**Source text:**
○ ○ ○ ○ ○ ○ ○

New Bibirioni Invesments Limited, Prestige Management Valuers Limited & Cash Crop Auctioneers v Joseph Kanyi [2017] KEHC 9747 (KLR)
Full Case Text
REPUBLIC OF KENYA
IN THE HIGH COURT OF KENYA AT NAIROBI
CIVIL DIVISION
HIGH COURT CIVIL MISC. NO. 12 OF 2017
NEW BIBIRIONI INVESMENTS LIMITED..........................1ST APPLICANT
PRESTIGE MANAGEMENT VALUERS LIMITED.............2ND APPLICANT
CASH CROP AUCTIONEERS ...........................................3RD APPLICANT
VERSUS
JOSEPH KANYI......................................................................RESPONDENT
RULING
1. The application dated 9th January 2017 seeks orders that:
“(1) Spent
(2) That the 1st and 2nd Applicants be granted leave to lodge their Memorandum of Appeal and the Record of Appeal out of time against the Orders given on the 5th day of January 2016 by Hon. L. Kassan (Mr.) (SPM) in Milimani, CMCC No. 5020 of 2015.
(3) That the Memorandum of Appeal annexed at paragraph 8 in Peter Maina Karanja’s supporting affidavit filed herewith be admitted in a Civil Appeal at the High Court of Kenya at Nairobi Upon payment of the requisite court fees.
(4) That the execution of the Orders given by Hon. L,. Kassan (Mr.) (SPM) in Milimani, CMCC No. 5020 of 2015 on 15th January 2016 and any other proceedings whatsoever arising therefrom and all consequential Orders be stayed pending the hearing and determination of the Applicants’ Appeal.
(5) That the costs of this application be awarded to the Applicants.”
2. The application is premised on the grounds stated in the application and is supported by the affidavit of Peter Maina Karanja, a director of the 2nd Applicant. It is stated that the 2nd Applicant is a managing agent of the 1st Applicant. It is further stated that the application dated 1st March 2016 in CMCC Nbi 5020/15 which sought orders to set aside or review the orders by Hon. L. Kassan SPM given on 15th January, 2016 was dismissed on 2nd November, 2016. The Applicants are dissatisfied with the said dismissal, hence the appeal herein. It is further stated that the Applicants are under threat of contempt of court proceedings.

○ ○ ○ ○ ○ ○ ○

**Excerpted data:**
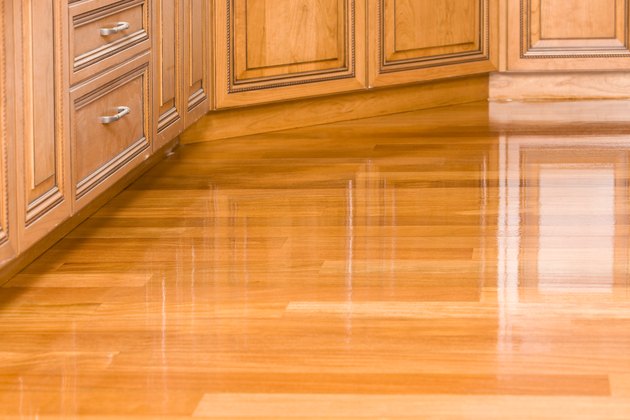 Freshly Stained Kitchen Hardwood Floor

○ ○ ○ ○ ○ ○ ○

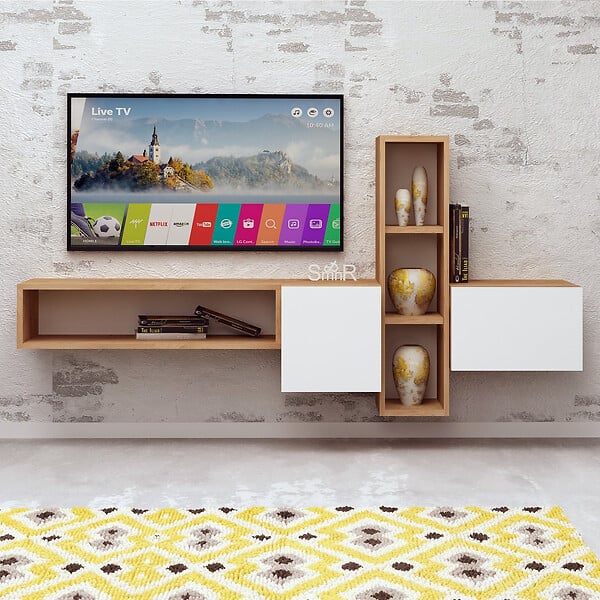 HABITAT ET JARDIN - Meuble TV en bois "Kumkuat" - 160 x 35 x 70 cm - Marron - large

○ ○ ○ ○ ○ ○ ○

**Exercise A:** Quote the court ruling word for word, beginning at the words "(3) That the" and stopping after "the Applicants’ Appeal.".
**Exercise B:** Extend the High Court ruling on the late appeal past its final sentence.

**Task response A:**
(3) That the Memorandum of Appeal annexed at paragraph 8 in Peter Maina Karanja’s supporting affidavit filed herewith be admitted in a Civil Appeal at the High Court of Kenya at Nairobi Upon payment of the requisite court fees.
(4) That the execution of the Orders given by Hon. L,. Kassan (Mr.) (SPM) in Milimani, CMCC No. 5020 of 2015 on 15th January 2016 and any other proceedings whatsoever arising therefrom and all consequential Orders be stayed pending the hearing and determination of the Applicants’ Appeal.

**Task response B:**
3. The application is opposed. It is stated in the replying affidavit that the Applicants are in disobedience of the orders issued by the Lower Court. That the Applicants’ application for a review of the said orders was dismissed. That no valid reasons have been given to justify the extension of time within which to file an appeal and that the application has no merits.
4. The Applicants filed a further affidavit and denied having disobeyed the court orders. the Applicants contended that it is the Respondent who is in disobedience of the court orders as the Respondent has not deposited the rent arrears of Ksh.66,376/= in court.
5. The application was canvassed by way of written submissions. I have considered the said submissions.
6. Section 79G of the Civil Procedure Act provides that:
“Every appeal from a subordinate court to the High Court shall be filed within a period of 30 days from the date of the decree or order appealed against, excluding from such period any time which the lower court may certify as having been requisite for the preparation and delivery to the appellant of a copy of the decree or order. Provided that an appeal may be admitted out of time if the appellant satisfies the court that he had good and sufficient cause for not filing the appeal in time.”
(See also Section 59 of the Interpretation and General Provisions Act and Order 50 rule 6 Civil Procedure Rules and Section 3A Section 95 of Civil Procedure Act Cap 21 Laws of Kenya)
7. The court therefore has the discretion to extend time within which to file an Appeal. As stated by the Court of Appeal in the case of Aviation Cargo Limited v St. Mark Freight Services Limited [2014] eKLR:
“....whether or not to grant extension of time or leave to file and serve record of appeal out of time is discretionary. Such discretion is exercised judicially with a view to doing justice. Each case depends on its own merit. For the Court to exercise its discretion in favour of an applicant, the latter must demonstrate to the Court that the delay in lodging the record of appeal is not inordinate and where it is inordinate the applicant must give plausible explanation to the satisfaction of the Court why it occurred and what steps the applicant took to ensure that it came to Court as soon as was practicable. In the normal vissiccitudes of life, deadlines will be missed even by those who are knowledgeable and zealous. The Courts are not blind to this fact. When this happens, the reason why it occurred should be explained satisfactorily including the steps taken to ensure compliance with the law by coming to Court to seek extension of time or leave to file out of time.”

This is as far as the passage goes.